Last month I visited a dairy farm near Hamilton running a robotic milking system. Cows walk in on their own schedule. A robotic arm identifies each cow, attaches the cups, monitors yield and quality, records the data. No human touches the process. The farmer showed me the dashboard on his phone and said "I spend less time milking and more time farming." That's the promise of robotics in NZ industry. It's closer than most people think.
What You Need to Know
- Robotics adoption in NZ is concentrated in agriculture and food processing, with manufacturing catching up
- Labour shortages are the primary driver, not cost reduction
- The technology is mature enough for specific, well-defined tasks. General-purpose robotics remains years away
- Enterprise leaders should watch robotics for operational efficiency, but the bigger story is the data these systems generate
The NZ Context
New Zealand has a specific set of conditions that make robotics particularly relevant.
Labour shortage. NZ's agriculture and manufacturing sectors face persistent labour shortages that COVID has worsened. Seasonal workers are harder to attract. Young New Zealanders aren't choosing farming or factory work in sufficient numbers. Robotics isn't replacing workers. It's filling gaps that workers aren't filling.
21,000
unfilled roles in NZ primary industries in 2021
Source: Federated Farmers, Workforce Survey 2021
High labour costs. NZ wages are high relative to many competitors, particularly in agriculture. Robotic milking systems, automated packhouses, and robotic harvesters have a stronger economic case in high-wage environments.
Quality requirements.

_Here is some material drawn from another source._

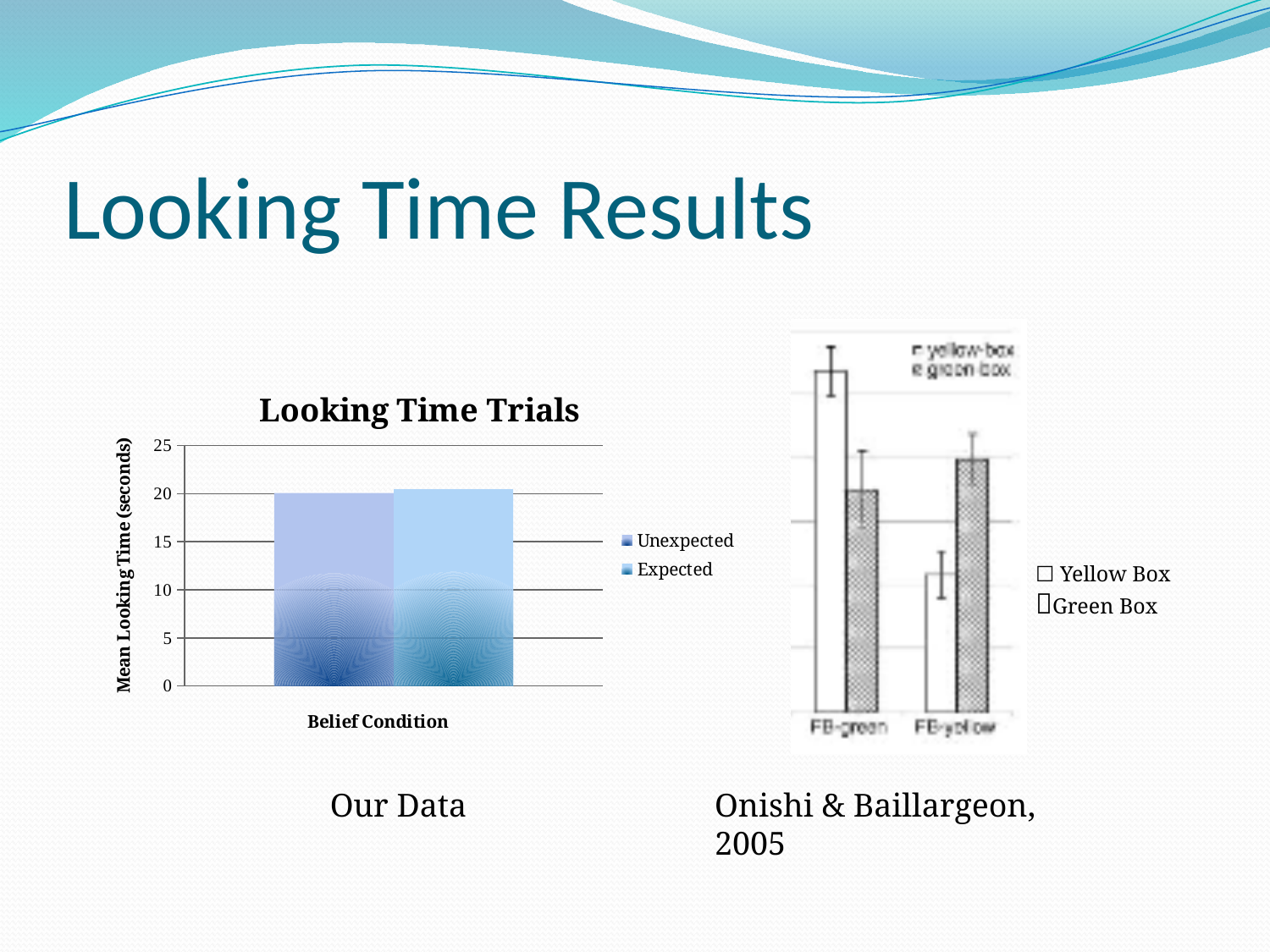
In the Onishi & Baillargeon, 2005 chart on the right, for the FB-yellow condition, which is larger: Yellow Box or Green Box? Green Box What type of chart is the "Looking Time Trials" chart on the left? bar chart In the Onishi & Baillargeon, 2005 chart on the right, which bar is the lowest? Yellow Box in FB-yellow In the Onishi & Baillargeon, 2005 chart on the right, which bar is the highest? Yellow Box in FB-green In the "Looking Time Trials" chart, is the value for Expected greater or less than 25? less What is the y-axis label of the "Looking Time Trials" chart? Mean Looking Time (seconds) In the "Looking Time Trials" chart, is the value for Unexpected greater or less than 15? greater How many series does the legend of the "Looking Time Trials" chart list? 2 In the Onishi & Baillargeon, 2005 chart on the right, how many categories are shown on the x axis? 2 What is the x-axis label of the "Looking Time Trials" chart? Belief Condition What are the two series named in the legend of the "Looking Time Trials" chart? Unexpected and Expected In the Onishi & Baillargeon, 2005 chart on the right, how many series does the legend list? 2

Export markets demand consistent quality. Robotic systems deliver more consistent results than manual processes for repetitive tasks: grading fruit, packing meat, measuring dairy quality. The consistency is the value, as much as the speed.
Where Robotics Is Working
Dairy
Robotic milking is the most mature application. Systems from Lely and DeLaval are operating on hundreds of NZ farms. The technology is proven. The economics work for herds above a certain size. The data these systems produce - per-cow yield, health indicators, milking patterns - is transforming herd management from experience-based to data-driven.
Horticulture
Robotic harvesting is earlier stage but advancing rapidly. Kiwifruit, apples, and grapes are the primary targets. The challenge is that biological variation - different fruit sizes, different ripeness levels, different positions on the plant - makes harvesting harder than factory robotics. Computer vision and machine learning are closing this gap, but reliable autonomous harvesting for complex crops is still three to five years away for broad adoption.
What's working now: automated packhouses. Sorting, grading, and packing fruit is a controlled environment with defined inputs. Robotic systems in kiwifruit packhouses already outperform manual sorting for consistency and speed.
Meat Processing
The meat processing sector is exploring robotics for specific tasks: boning, trimming, and packaging. These are physically demanding, repetitive tasks with high injury rates. Robotic systems that handle these tasks are in pilot phase at several NZ processing plants.
The challenge is the variability of the raw material. No two carcasses are identical. The robotic systems need to adapt to each one in real time. Computer vision and force-sensing technology are making this feasible, but it's not yet at the reliability level needed for full-scale deployment.
The NZ robotics story isn't about replacing workers. It's about filling gaps nobody else is filling, and the data these systems generate is where the real value sits.
Mak Khan
Chief AI Officer
The Data Story
The most underappreciated aspect of industrial robotics is the data. A robotic milking system generates thousands of data points per day: yield per cow, milking duration, conductivity (an indicator of mastitis), weight changes, activity patterns. This data transforms farm management.
A farmer using traditional milking methods knows their herd in general terms. A farmer using robotic milking knows each individual cow's patterns, health trajectory, and productivity. Intervention happens earlier. Problems are caught sooner. Decisions are more precise.
The same pattern applies across industries. Automated packhouse systems generate data on fruit quality distribution, reject rates, and throughput patterns. Manufacturing robots generate data on cycle times, error rates, and maintenance needs. The robots are valuable. The data they produce may be more valuable.
What Enterprise Leaders Should Watch
Don't wait for general-purpose robotics. The general-purpose robot that can do anything is a decade away. Specific-purpose robotics that does one thing well is available now. The question is which specific task in your operation would benefit most from automation.
Evaluate the data opportunity. When assessing a robotics investment, include the value of the data the system generates. Operational intelligence from robotic systems often justifies the investment even when the labour savings alone don't.
Plan for integration. Robotic systems need to integrate with existing operational technology, ERP systems, and data platforms. The robot itself is 60% of the investment. The integration and data infrastructure is the other 40%.
Think about the workforce transition. The jobs that robotics eliminates are physical and repetitive. The jobs it creates are technical: programming, maintaining, monitoring, and analysing the output of robotic systems. The workforce transition needs planning, training, and honest communication.
NZ's primary industries have always innovated to overcome geographic and scale disadvantages. Robotics is the next wave. The tech is ready for early adopters. The economics work. The labour shortage makes the timing right.